A simple ionospheric correction method for radar-based space surveillance systems, with performance assessment on GRAVES data

TL;DR

This paper introduces a straightforward ionospheric correction method for radar-based space surveillance, demonstrating significant improvements in radial velocity accuracy on GRAVES data using GPS-based corrections.

Contribution

The paper presents a simple, GPS-data-driven ionospheric correction method specifically tested on GRAVES radar data, improving satellite velocity measurements.

Findings

Radial velocity error reduced from 2.60κ to 0.83κ during daytime passes.

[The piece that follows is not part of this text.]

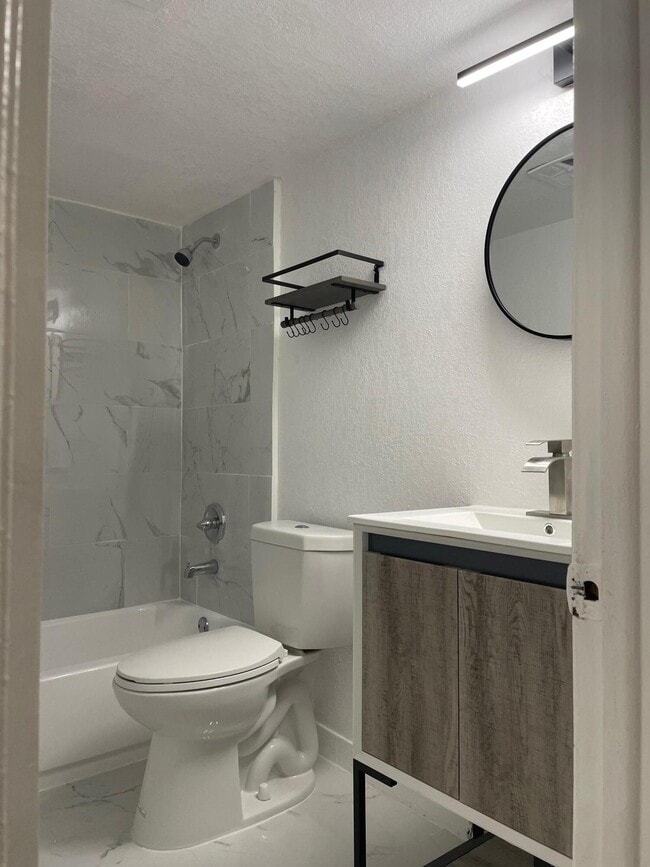 Photo - 1450 SW 8th Ct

Correction gain can be as high as 1.76κ.

Method is simple to implement and effective in practice.

Abstract

Ionospheric effects degrade the quality of radar data, which are critical for the precision of the satellite ephemeris produced by space surveillance systems; this degradation is especially noticeable for radars such as GRAVES that operate in the very high frequency range. This article presents a simple and effective method to correct for ionospheric effects, with an evaluation on data obtained with GRAVES, the French space surveillance radar. This method relies on GPS data, and our evaluation relies on GRAVES and DORIS data. We found that the gain in terms of evaluated radial velocity can be as high as 1.76$\kappa$, where $\kappa$ is the typical root mean square of the noise on radial velocity measurements for GRAVES (excluding ionospheric effects): the error decreases from 2.60$\kappa$ to 0.83$\kappa$ for daytime satellite overhead passes. Our conclusion is that, while this method is very simple to implement, it has proven to be a good correction for ionospheric effects in practice.